## Data segment
• • •

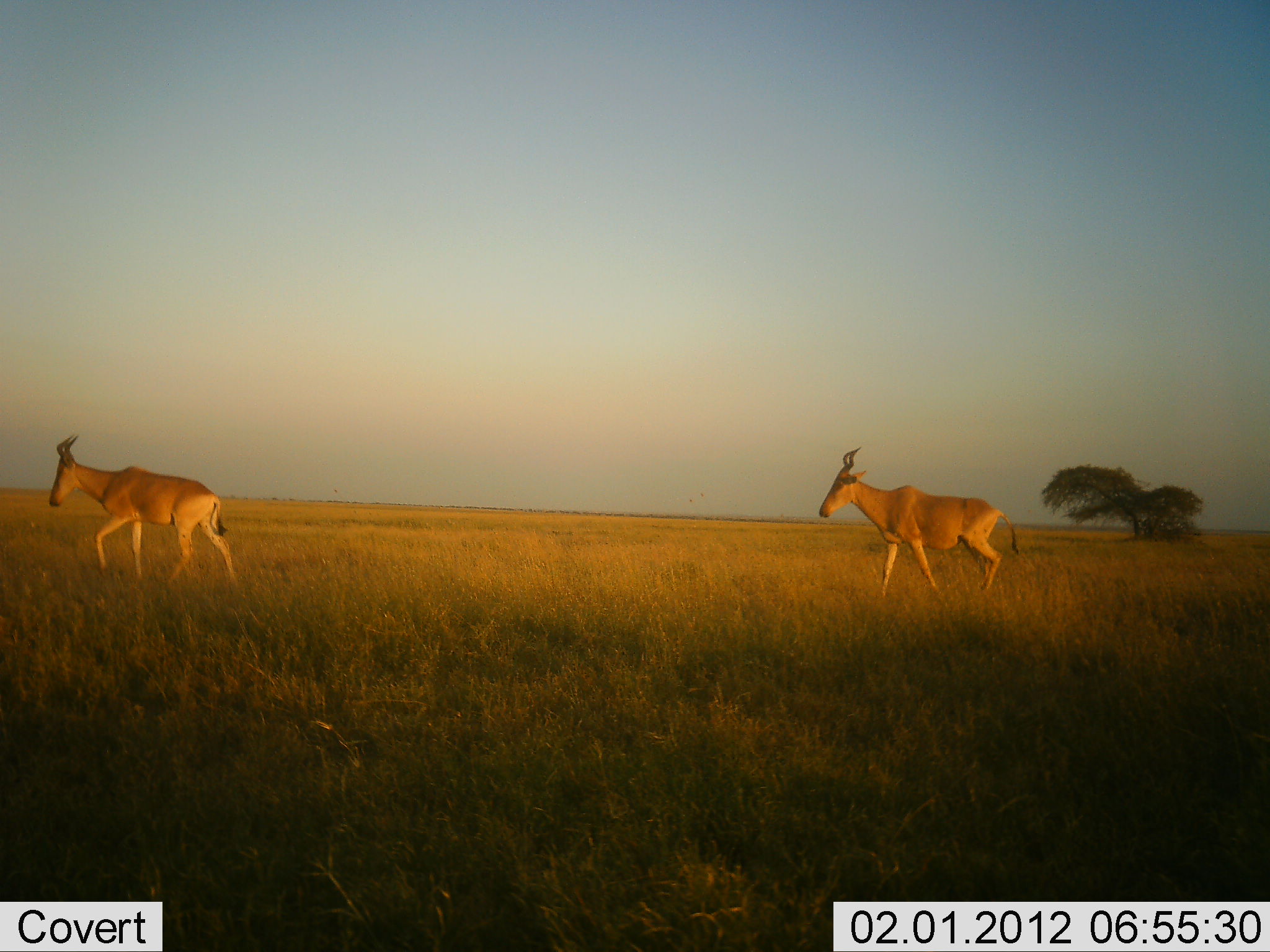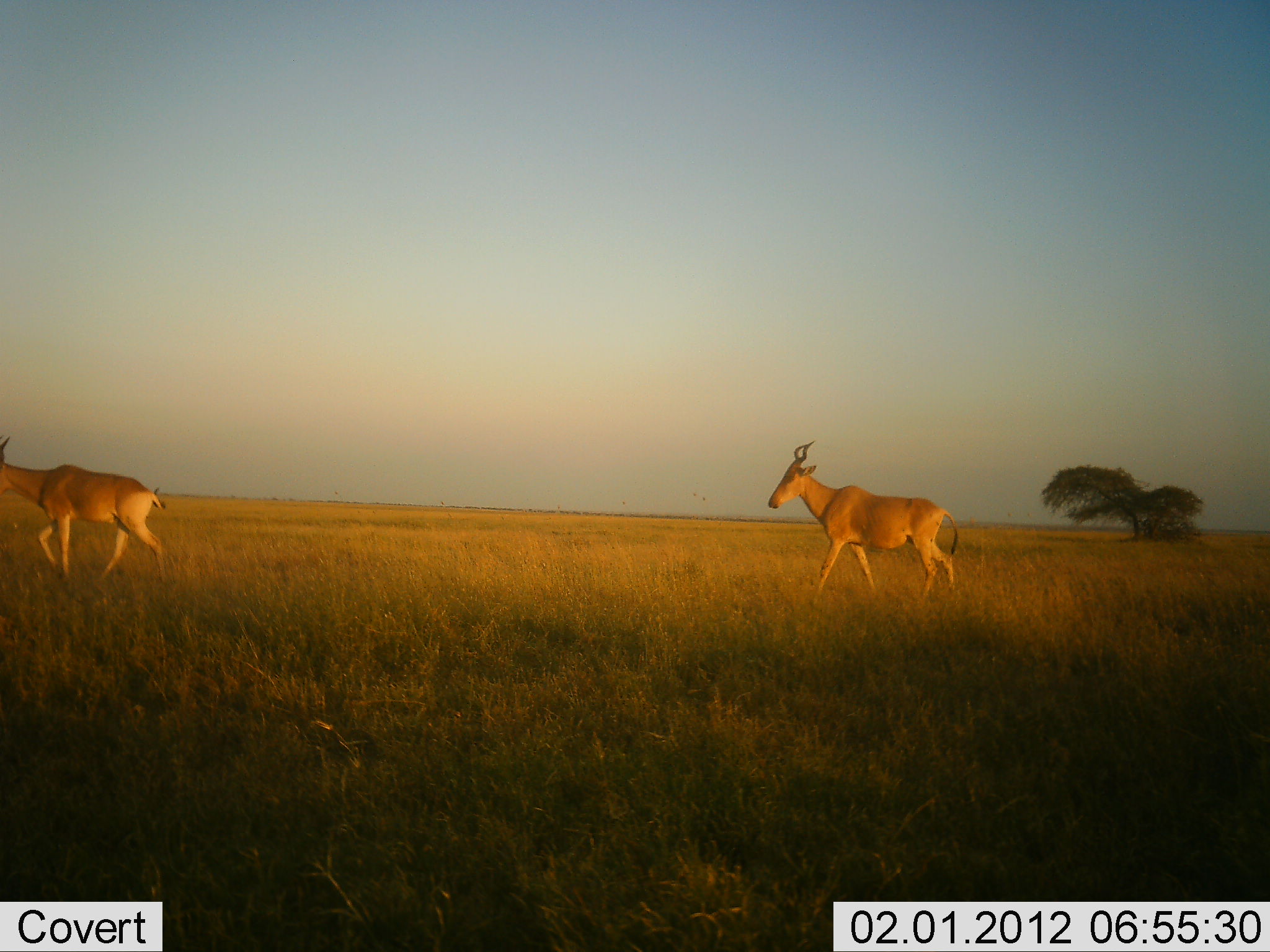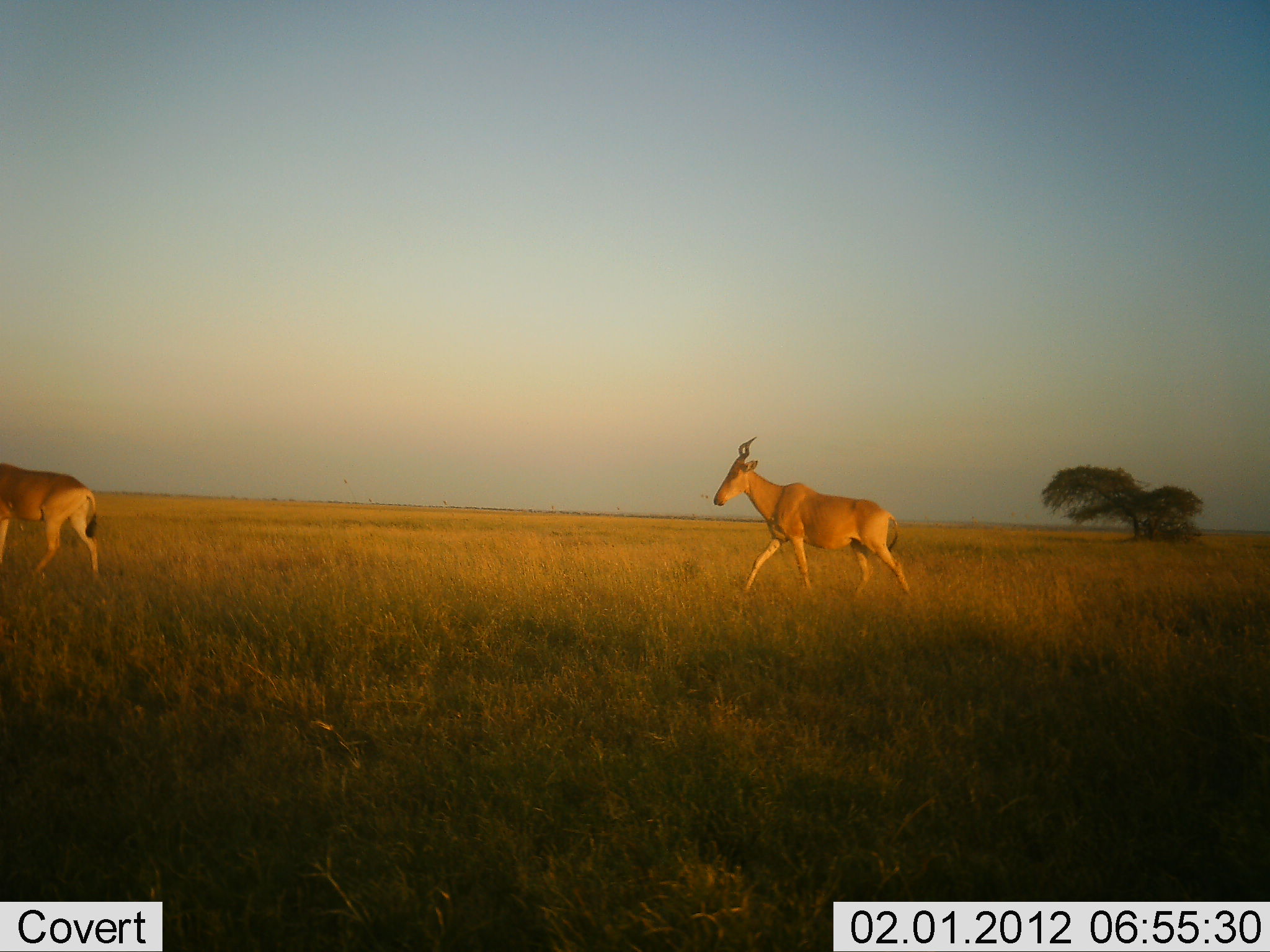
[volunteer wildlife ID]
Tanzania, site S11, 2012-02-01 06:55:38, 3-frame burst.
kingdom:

• • •

## Assignment
Output the data above exactly; pictures do not belong in the copy.

## Problem solution
[volunteer wildlife ID]
Tanzania, site S11, 2012-02-01 06:55:38, 3-frame burst.
kingdom:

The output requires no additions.